* _TASK OBJECTIVE_:
Reproduce verbatim everything from "Support for pipeline" down to "smaller onnx models." in the pull request on pipeline decoder model support below.

Support for pipeline decoder model #729

baijumeswani · 2024-07-29T04:38:36Z

This pull request adds support for scenarios where the decoder only model is split into multiple smaller onnx models.

onnxruntime-genai will execute these models in a pipeline fashion. The pipeline is expected to be defined in the genai config.

Update to the GenAI config

The outputs of the previous model in the pipeline can be fed into inputs of the next model in the pipeline. Configurations exposed to the user:

filename: file name of the onnx model in the pipeline. Required field.
session_options: Each PipelineModel can define its own SessionOptions. In essence, that pipeline model session will use this session options to execute. By not provided, the default session options are used.
run_on_first_token_generation: Whether that pipeline model should be run on the first token generation. Default: true
run_on_nth_token_generation: Whether that pipeline model should be run on nth token generation (n != 1). Default: true
output_names_forwarder: In case output names from the previous model do not align with input names of the following model, this mapping can be defined in the config.
inputs: input names of the pipeline model. Required field.
outputs: output names of the pipeline model. Required field.

Example pipeline

Here we have split the decoder model in 3 parts:

Embeddings
Transformer
Model head

"pipeline": [
    {
        "embedding": {
            "filename": "phi-3-embedding.onnx",
            "inputs": [
                "input_ids"
            ],
            "outputs": [
                "inputs_embeds"
            ]
        },
        "transformer_model": {
            "filename": "phi-3-transformer.onnx",
            "inputs": [
                "inputs_embeds",
                "past_keys_0",
                "past_values_0",
                "..."
            ],
            "outputs": [
                "transformer_output",
                "present_keys_0",
                "present_values_0",
                "..."
            ],
        },
        "transformer_head": {
            "filename": "phi-3-transformer-head.onnx",
            "inputs": [
                "transformer_output"
            ],
            "outputs": [
                "logits"
            ]
        }
    }
]

In the above example, the outputs of the embedding pipeline model are fed into the inputs of the transformer model. Similarly, the outputs of the transformer model are fed into the inputs of the transformer model head pipeline model.

Assumptions and limitations

Final model inputs and outputs are expected to be the same as is currently supported in decoder only models. No other inputs/outputs are managed by the pipeline model. Inputs/outputs managed by the pipeline model:
- input_ids (input)
- kv cache (input)
- attention_mask (input)
- logits (output)
- kv cache (output)
The managed inputs and outputs (listed above) must be allocated on the device where the search is expected to take place. i.e. the pipeline does not move/copy data from one device to another after a session runs.

* _DATA BLOCK_:

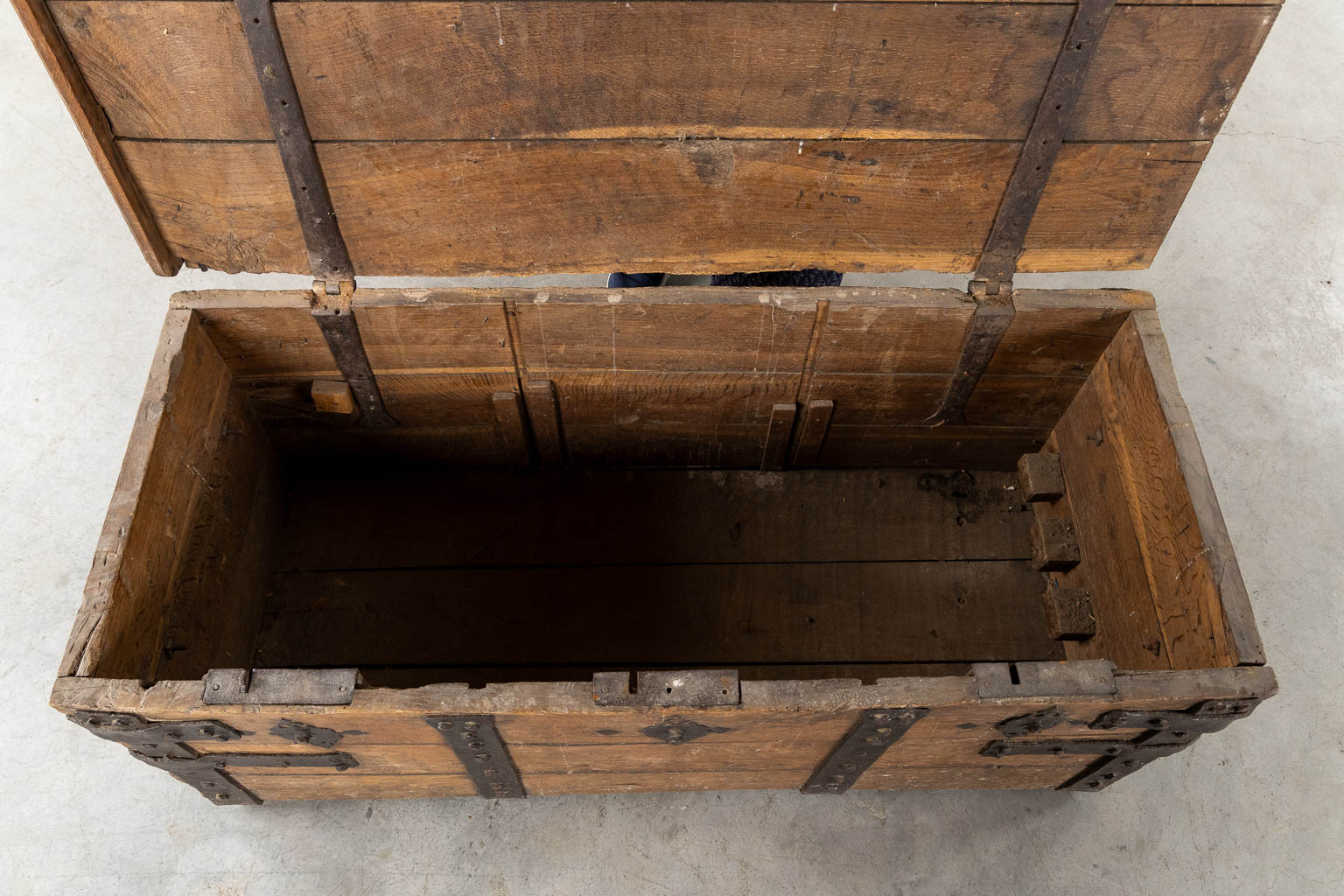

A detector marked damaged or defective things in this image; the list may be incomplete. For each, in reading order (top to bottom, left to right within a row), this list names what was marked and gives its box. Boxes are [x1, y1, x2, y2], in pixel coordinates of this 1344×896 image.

* _FINAL ANSWER_:
Support for pipeline decoder model #729

baijumeswani · 2024-07-29T04:38:36Z

This pull request adds support for scenarios where the decoder only model is split into multiple smaller onnx models.